Kjeldsen 1997

Methods	RCT (random numbers) Accrual: 1983 to 1994 Stratified for Dukes' stage and location Country: Denmark Setting: not stated Follow‐up: not stated
Participants	597 participants, (326 men and 271 women) treated with primary radical surgery for CRC, no residual neoplasia Inclusion criteria Aged less than 76 years No complicating disease making follow‐up impossible No other major cancer within the past 5 years Permanent residency within the county of Funen Dukes' A 138 Dukes' B: 293 Dukes' C: 166 Colon primary: 314 Rectal primary: 283
Interventions	The experimental group had follow‐up examinations at 6, 12, 18, 30, 36, 48, 60, 120, 150, and 180 months after radical surgery. The control group had examinations at 60, 120, and 180 months. Examinations included medical history, clinical examination, digital rectal examination (DRE), gynaecological examination, Haemoccult‐II test, colonoscopy, CXR, haemoglobin level, erythrocyte sedimentation rate, and liver enzymes.
Outcomes	Local recurrence Metachronous colorectal cancer Overall survival Cancer‐related survival
Notes	Definition of radical surgery: no residual neoplasia detected by the following examinations: complete colonoscopy or incomplete colonoscopy plus double‐contrast barium enema, CXR (2 views), histological evaluation of all surgical margins, biopsy of suspicious lesions (lymph nodes), inspection and palpation of liver during surgery Local recurrence was defined as growth in the region of the primary radical operation, including the surgical wound, and demonstrated clinically or by imaging techniques, but not necessarily verified by biopsy. New lesions were called metachronous when diagnosed at least 12 months after primary cancer
Risk of bias
Bias	Authors' judgement	Support for judgement
Random sequence generation (selection bias)	Unclear risk	Quote (page 666): "After surgery, the patients were allocated to one of two follow‐up programmes (groups 1 and 2) by random numbers." Comment: the use of random numbers may be adequate, but there is not enough description to be certain; therefore, we graded this as unclear.
Allocation concealment (selection bias)	Unclear risk	Quote (page 666): "After surgery, the patients were allocated to one of two follow‐up programmes (groups 1 and 2) by random numbers." Comment: there was no description of concealment of allocation, so it was probably not done.
Blinding of participants and personnel	Unclear risk	Quote (page 666): "All patients were also instructed to visit their general practitioner if they developed abdominal pain or changing bowel habits lasting more than 2 weeks after the immediate postoperative period." Comment: Participants: not mentioned, although it is possible that those participants in the minimal follow‐up group may have put more weight on their symptoms in the knowledge that they had fewer planned investigations.
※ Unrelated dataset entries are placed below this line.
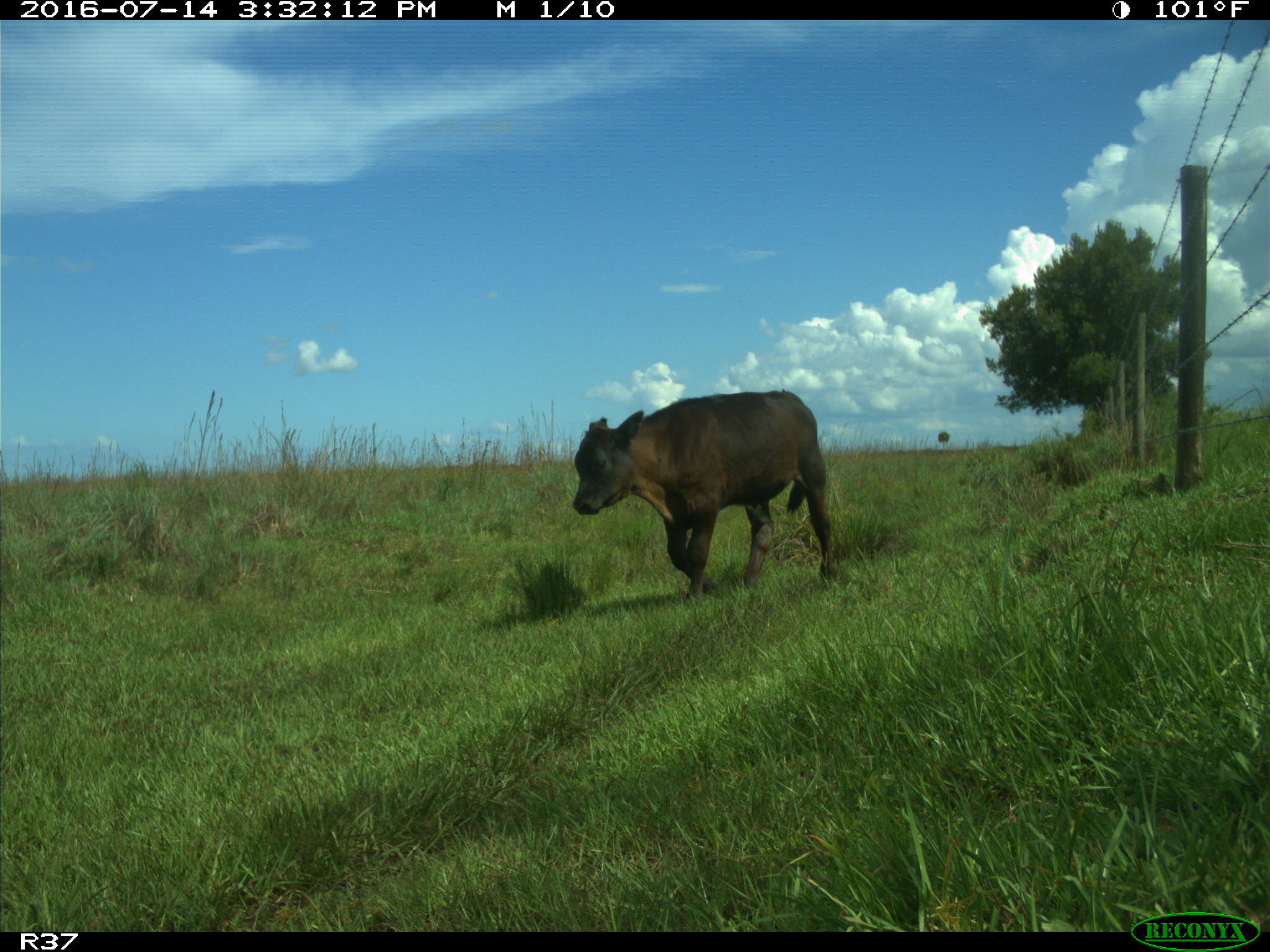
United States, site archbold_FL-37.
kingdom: Animalia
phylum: Chordata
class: Mammalia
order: Artiodactyla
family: Bovidae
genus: Bos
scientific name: Bos taurus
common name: domestic cow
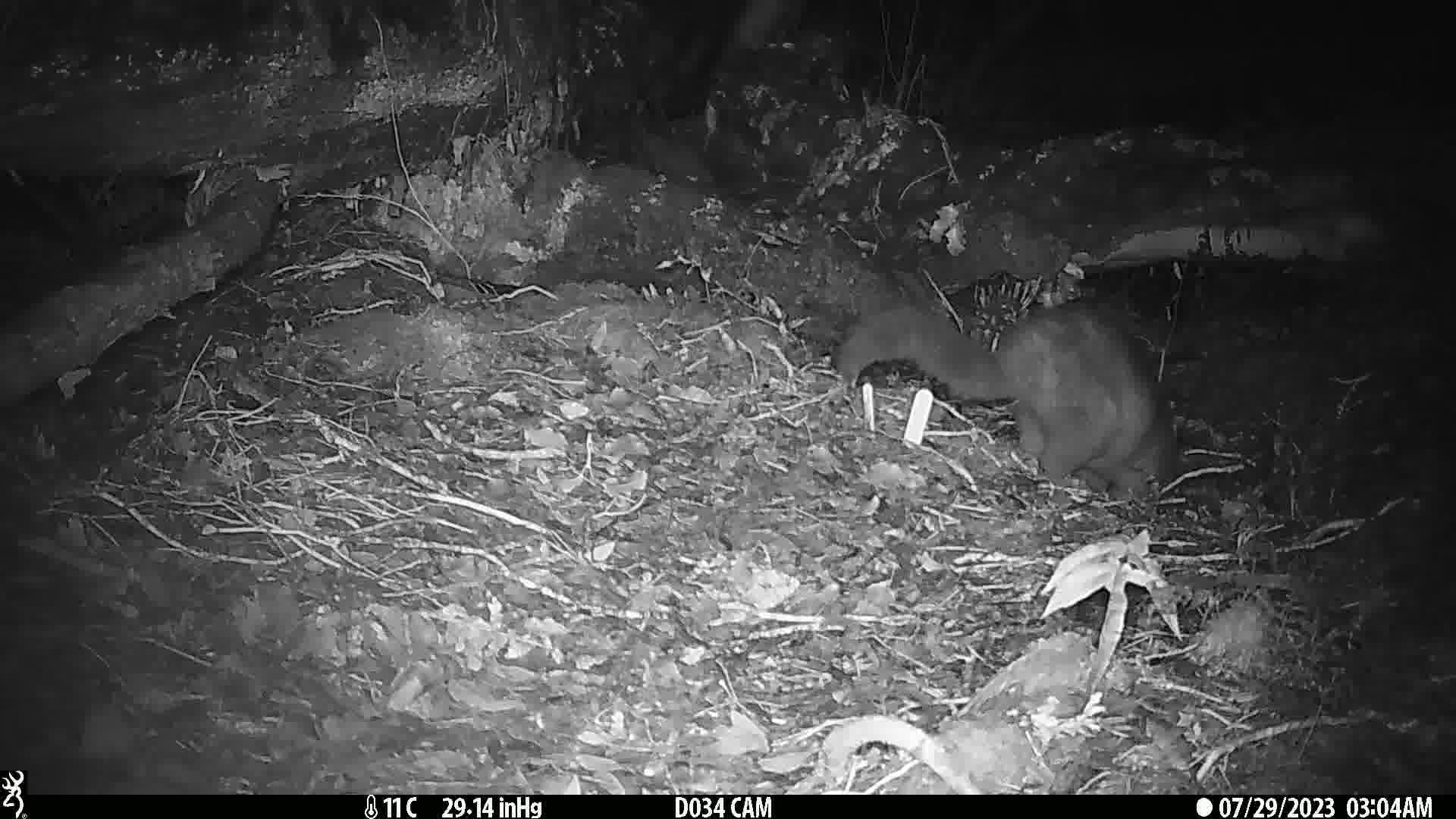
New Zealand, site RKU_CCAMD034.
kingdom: Animalia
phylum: Chordata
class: Mammalia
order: Diprotodontia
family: Phalangeridae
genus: Trichosurus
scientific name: Trichosurus vulpecula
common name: common brushtail possum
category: possum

We judged that this domain was probably not at risk of bias. Assessors: not mentioned, but there is a risk that in the minimal follow‐up group, personnel may have put more weight on reported symptoms in the knowledge that they had fewer planned investigations. However, there were prespecified follow‐up schedules.
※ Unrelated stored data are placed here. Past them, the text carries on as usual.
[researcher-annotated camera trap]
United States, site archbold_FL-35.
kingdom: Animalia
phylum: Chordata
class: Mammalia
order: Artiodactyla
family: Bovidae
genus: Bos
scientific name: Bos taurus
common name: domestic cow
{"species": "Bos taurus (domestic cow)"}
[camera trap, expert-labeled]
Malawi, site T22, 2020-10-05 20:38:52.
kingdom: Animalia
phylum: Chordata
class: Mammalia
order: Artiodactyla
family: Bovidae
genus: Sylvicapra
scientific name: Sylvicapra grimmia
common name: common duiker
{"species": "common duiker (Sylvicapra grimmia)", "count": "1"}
Blinding of outcome assessment	High risk	Quote (page 666): "Local recurrence was defined as growth in the region of the primary radical operation, including the surgical wound, and demonstrated clinically or by imaging techniques, but not necessarily verified by biopsy." Quote (page 666): "Group 1 had follow‐up examinations at 6, 12, 18, 24, 30, 36, 48, 60, 120, 150 and 180 months after radical surgery, while group 2 had examinations at 60, 120 and 180 months." Objective outcomes: blinding not mentioned (likely to be a source of bias) Subjective outcomes: not measured
Incomplete outcome data (attrition and exclusions)	Low risk	Quote (page 668): "In all, 88 of 290 patients in group 1 and 100 of 307 in group 2 have died." Comment: this implies that they had followed all participants.
Selective reporting (reporting bias)	Unclear risk	Quote (page 666): "The main purpose of the present randomised study was to evaluate the possible influence of follow‐up upon survival." "Recurrence (and/or distant spread)" Comment: the primary outcome of survival was reported on in the results. There were multiple outcomes reported, but as we were not able to review the protocol, we judged the risk of bias for this domain as "unclear". Outcomes reported included the following: recurrence (local, distant, symptomatic, and asymptomatic) "cancer‐free time" curative salvage surgery metachronous primaries colorectal cancer deaths
Other sources of bias	Unclear risk	We detected no other bias.